Ни за стены Шульона, ни в монастырь чума не проникла.
Недели сменились месяцами, и Блэкстоун позволил жителям и монахам мало-помалу под строгим надзором вернуться к нормальной жизни. Монахам позволили снова выйти в поля под охраной караульных Талпена и Перенна. Немногочисленных путников, выходивших к перекрестку, заставляли ступать дальше, не подпуская на расстояние пики. Они не найдут убежища по дороге на север, и никому не было дела, уцелеют ли они или свалятся по пути. Некоторых городов и деревень, заслоненных от внешнего мира защитной мантией своей изоляции, чума даже не коснулась. Нормандские владыки были ничуть не менее уязвимы, чем простые селяне, но стены замков уберегли большинство из них, хотя схватки на юге между территориальными твердынями Филиппа и цитаделями, захваченными сенешалями английского короля, периодически вспыхивали, несмотря на мор. Гайар добрался к д’Аркуру без происшествий, и, когда год уже близился к исходу, барон отправил гонцов с грамотами к тем, кто состоял с ним в альянсе. Гонцы понимали, что вступать ни в какие твердыни нельзя, а грамоты надлежит оставить на видном месте в обмен на провизию и воду для всадника и коня. Написанный ответ направляли обратно таким же образом. Благодаря этим курьерам города – и владевшие ими господа – получили возможность узнать о последних событиях.
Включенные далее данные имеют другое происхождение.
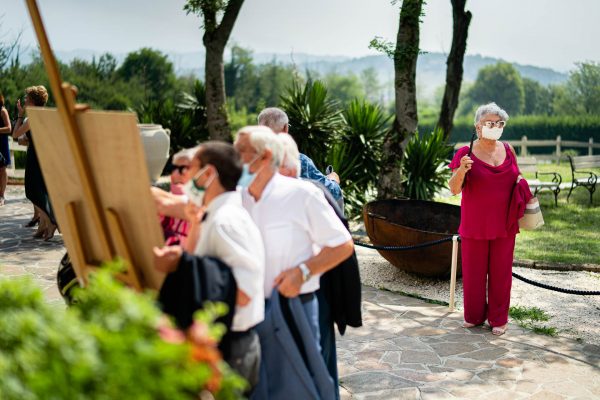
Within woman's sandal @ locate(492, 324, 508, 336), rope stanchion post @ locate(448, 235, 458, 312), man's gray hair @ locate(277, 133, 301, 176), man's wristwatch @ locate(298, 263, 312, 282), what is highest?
man's gray hair @ locate(277, 133, 301, 176)

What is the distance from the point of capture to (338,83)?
547 feet

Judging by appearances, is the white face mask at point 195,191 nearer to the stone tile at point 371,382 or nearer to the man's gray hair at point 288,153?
the man's gray hair at point 288,153

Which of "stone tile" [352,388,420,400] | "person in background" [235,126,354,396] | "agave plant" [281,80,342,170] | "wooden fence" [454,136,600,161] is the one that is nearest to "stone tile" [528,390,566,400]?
"stone tile" [352,388,420,400]

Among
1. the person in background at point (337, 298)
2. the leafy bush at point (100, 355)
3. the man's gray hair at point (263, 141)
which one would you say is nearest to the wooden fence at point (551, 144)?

Одно из первых таких писем прибыло через несколько месяцев по возвращении Блэкстоуна в Шульон. На случай, если курьера остановят, никаких имен в письме не упоминали – попросту письмо с новостями о том, как обстоят дела в нормандских городах.
– В Руане и Париже тысячи умерших. В городах не хватает погостов, – сообщил он Христиане.
– Но они благополучны? Жан, Бланш и дети?
– Да. Другие – нет. Сестра короля Эдуарда скончалась по пути на свадьбу с принцем Кастильским.
Христиана в ужасе прикрыла рот ладонью.
– Мы должны помолиться за нее, Томас. Как и ты должен помолиться за своего короля.
– Молитвами ему не поможешь. Этот брак давал Эдуарду ручательство союза с королевством Испанским. Чума унесла не только принцессу; вероятно, она исхитила у него мир. – Он пробежал взглядом по каракулям и, как только уразумел их смысл, продолжал: – Король Филипп пытается созвать новую армию, но теперь налогов недостаточно. Слишком много умерших. А мне еще надо расплатиться. – Он вручил письмо Христиане. – Тут Бланш тебе пишет.
Как ни хотелось ей поскорей узнать вести от Бланш д’Аркур, она удержалась от взгляда на страницу.
– За тобой будут охотиться?
– Там все сказано, – указал он на письмо. – Если меня схватят, то смогут вернуть себе территорию и города. Я представляю угрозу. Словом, смахивает на то, что идея Жана сработала.
– Это не мессир д’Аркур предложил тебе рискнуть всем. Это был ты. Бланш мне сказала.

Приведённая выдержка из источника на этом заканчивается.